As with many of the developments in post-1945 European music, the proceedings of the Darmstädter Ferienkurse give us a precise date for the point at which these developments can be said to have entered the consciousness of the avant-garde. In 1959, Stockhausen organised a series of six Darmstadt seminars under the title ‘Musik und Graphik’ and his introductory lecture was published in the Darmstädter Beiträge zur Neuen Musik in the following year. In the published version of his lecture Stockhausen traces the development of notational practice in European music from the middle ages to the present, illustrating his thoughts on contemporary graphic notations with Bussotti’s Piano Piece for David Tudor (1) (1958), a page from Cage’s Concert for Piano, Cardew’s Klavierstück 1960, two pages from Kagel’s Transcicion II (1958) and a page from his own Zyklus (1959). Stockhausen is typically thorough, assessing the implications of these very different works and the extent to which they have anything in common beyond being innovative. He is particularly interested in the distinction, so new in 1959, between tape music – music which can exist without a score but is in a fixed form (although Stockhausen expresses some concern about the durability of the tape medium itself) – notated music in which the score is a fixed performance text, and ‘graphic’ music in which the notation is, as he saw it, ‘emancipated’ from realisation. (Stockhausen, p.6)
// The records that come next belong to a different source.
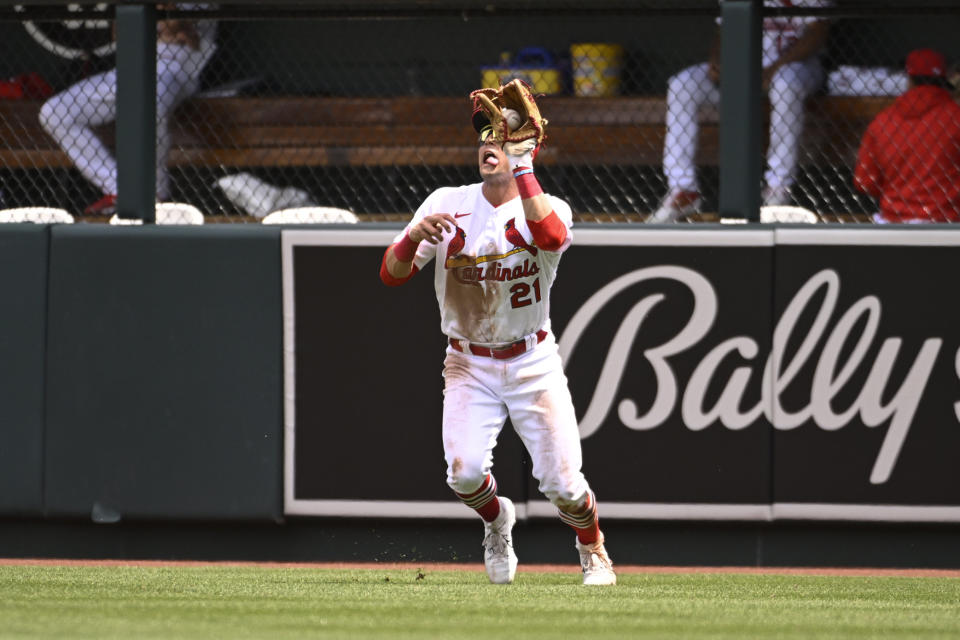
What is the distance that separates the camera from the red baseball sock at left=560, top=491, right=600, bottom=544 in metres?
5.46

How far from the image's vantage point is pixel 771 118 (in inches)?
298

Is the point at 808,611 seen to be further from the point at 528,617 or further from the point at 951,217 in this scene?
the point at 951,217

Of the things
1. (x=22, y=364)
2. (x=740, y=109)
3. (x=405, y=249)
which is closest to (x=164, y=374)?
(x=22, y=364)

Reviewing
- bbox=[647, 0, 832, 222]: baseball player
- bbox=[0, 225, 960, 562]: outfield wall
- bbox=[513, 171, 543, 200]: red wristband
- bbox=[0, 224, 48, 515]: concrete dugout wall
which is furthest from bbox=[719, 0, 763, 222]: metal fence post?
bbox=[0, 224, 48, 515]: concrete dugout wall

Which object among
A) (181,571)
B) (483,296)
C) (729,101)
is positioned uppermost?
(729,101)

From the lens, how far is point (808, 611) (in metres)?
4.65

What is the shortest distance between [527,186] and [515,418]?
34.9 inches

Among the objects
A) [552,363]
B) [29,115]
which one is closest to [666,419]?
[552,363]

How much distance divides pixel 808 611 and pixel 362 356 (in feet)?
9.02

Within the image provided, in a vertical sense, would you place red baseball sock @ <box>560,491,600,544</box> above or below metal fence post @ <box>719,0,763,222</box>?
below

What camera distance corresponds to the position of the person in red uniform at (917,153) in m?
7.10

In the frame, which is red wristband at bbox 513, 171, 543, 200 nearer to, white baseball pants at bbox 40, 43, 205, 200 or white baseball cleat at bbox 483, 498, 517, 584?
white baseball cleat at bbox 483, 498, 517, 584

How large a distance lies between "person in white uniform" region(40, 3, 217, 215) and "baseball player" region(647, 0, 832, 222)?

Whether or not the Darmstadt validation had anything to do with it, the production of graphic scores flourished for much of the decade after the ‘Musik und Graphik’ seminars. Composers as various as Jani Christou, George Crumb and Gavin Bryars made scores in which staves were contorted, new symbols invented and performers’ imaginative participation invited. In Treatise (1963-7) Cardew created a graphic score of such sustained visual sophistication and coherence that no attempt at sonic realisation is ever likely to capture more than a small part of the pleasure to be derived from a solitary reading. To borrow Stockhausen’s formulation again, in Treatise musical notation was so thoroughly ‘emancipated’ that it was effectively put beyond realisation.

Then interest waned and in the 1970s and ‘80s graphic scores were much more likely to be found in museums or decorating music publishers’ offices than on composers’ desks or performers’ music stands. The compositional priorities of composers engaged in minimalism, spectralism, neo-romanticism and complexity – the most vigorous aesthetic tendencies of the period – were incompatible with the ambiguities of the graphic score. The harmonic and rhythmic pattern-making of minimalism, the acoustic phenomena carefully modelled in spectralism, the revisionist musical gestures explored by neo-romantics, the information saturation of complexity, each in their different way depended on the familiar calibrations of conventional notational practice.